练习题 =>
**a)** 请原样重写这篇关于 HashMap 的文章中从"public class HashMap<K,V>"到"T_LOAD_FACTOR。"的部分，首尾两处文字均包括在内。
**b)** 根据这篇关于 HashMap 的文章回答下列问题：
(i) HashMap 的默认初始容量是多少？
(ii) 默认加载因子是多少？
(iii) HashMap 有几个构造函数？

所给文章 =>
________________________
初步了解HashMap

定义
工作原理
put和get
- put
- get
总结
参考

　　在工作中用到HashMap的地方还是特别多的，趁工作之余，初步了解一下HashMap的工作原理，可能了解的也不够深入，需要慢慢研究。

定义

　　先看源码中的Java7.0中的HashMap类，它继承了AbstractMap，实现了Map、Cloneable和Serializable接口。

public class HashMap<K,V>
    extends AbstractMap<K,V>
    implements Map<K,V>, Cloneable, Serializable

属性

　　列举HashMap中的几个参数，比较重要的是初始容量DEFAULT_INITIAL_CAPACITY和加载因子DEFAULT_LOAD_FACTOR。

/**
     * The default initial capacity - MUST be a power of two.默认初始容量为16，必须为2的幂
     */
    static final int DEFAULT_INITIAL_CAPACITY = 1 << 4; // aka 16

    /**
     * The maximum capacity, used if a higher value is implicitly specified
     * by either of the constructors with arguments.
     * MUST be a power of two <= 1<<30.最大容量为2的30次方
     */
    static final int MAXIMUM_CAPACITY = 1 << 30;

    /**
     * The load factor used when none specified in constructor.默认加载因子0.75
     */
    static final float DEFAULT_LOAD_FACTOR = 0.75f;

    /**
     * An empty table instance to share when the table is not inflated.
     */
    static final Entry<?,?>[] EMPTY_TABLE = {};

    /**
     * The table, resized as necessary. Length MUST Always be a power of two.
     */
    transient Entry<K,V>[] table = (Entry<K,V>[]) EMPTY_TABLE;

    /**
     * The number of key-value mappings contained in this map.map中元素个数
     */
    transient int size;

    /**
     * The next size value at which to resize (capacity * load factor).
     * @serial
     */
    // If table == EMPTY_TABLE then this is the initial capacity at which the
    // table will be created when inflated.扩容临界值
    int threshold;

　　先提一句，transient关键字表示不需要持久化的变量，即不会随类进行序列化。然后暂时没想明白EMPTY_TABLE和table关系，看注释和源码，貌似table == EMPTY_TABLE就会进行扩容。但是这是比较什么，没看明白(后来再阅读源码才明白：EMPTY_TABLE就是一个空的Entry数组，table == EMPTY_TABLE的判断出现在put和putAll方法里，作用是判断HashMap目前的table是否为长度为0的空数组，构造函数除了HashMap(Map)这个以外，都是在调用put或者putAll方法时才构建初始容量的table)。最后，默认初始容量表示调用默认构造函数时，HashMap的数组的初始容量。加载因子表示需要扩容的HashMap的数组装载程度，举例来说就是能装16个元素的数组在装了12个元素时，就该扩容了。为什么设置这样一个值，就需要了解一下HashMap的数据结构。

数据结构

　　HashMap的底层实现还是数组，它是一种桶结构，由数组和链表组成，数组的每一项都是一个链表。这样做的理由是：数组虽然查询效率很高，但是插入元素的效率很低。通过key进行hash运算，在数组中找到相应的项，然后遍历对应的链表，比较key值进行插入元素。这样能提高元素插入的效率，同时也将查找的效率维持在O(1+a)，a为链表长度。转一张数据结构图，

HashMap数据结构图

构造函数

　　HashMap有4个构造函数，源码如下：

/**
     * Constructs an empty <tt>HashMap</tt> with the specified initial
     * capacity and load factor.
     *
     * @param  initialCapacity the initial capacity
     * @param  loadFactor      the load factor
     * @throws IllegalArgumentException if the initial capacity is negative
     *         or the load factor is nonpositive
     */
    public HashMap(int initialCapacity, float loadFactor) {
        if (initialCapacity < 0)
________________________
所给资料 =>
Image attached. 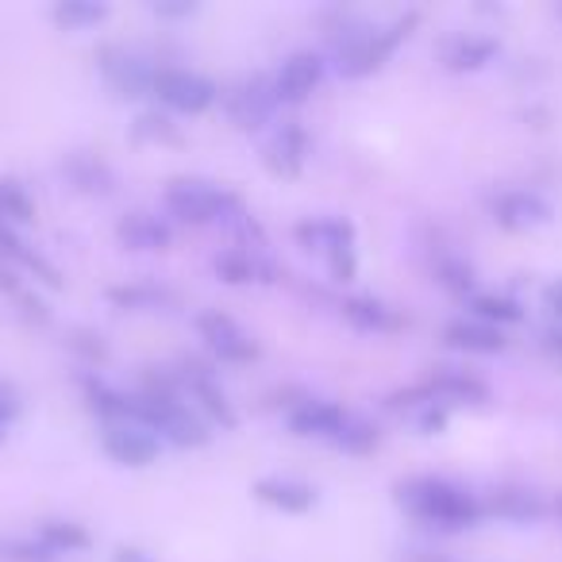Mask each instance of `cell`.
________________________
参考答案 =>
**a)**
public class HashMap<K,V>
    extends AbstractMap<K,V>
    implements Map<K,V>, Cloneable, Serializable

属性

　　列举HashMap中的几个参数，比较重要的是初始容量DEFAULT_INITIAL_CAPACITY和加载因子DEFAULT_LOAD_FACTOR。

**b)**
(i) 默认初始容量为 16。
(ii) 默认加载因子为 0.75。
(iii) HashMap 有 4 个构造函数。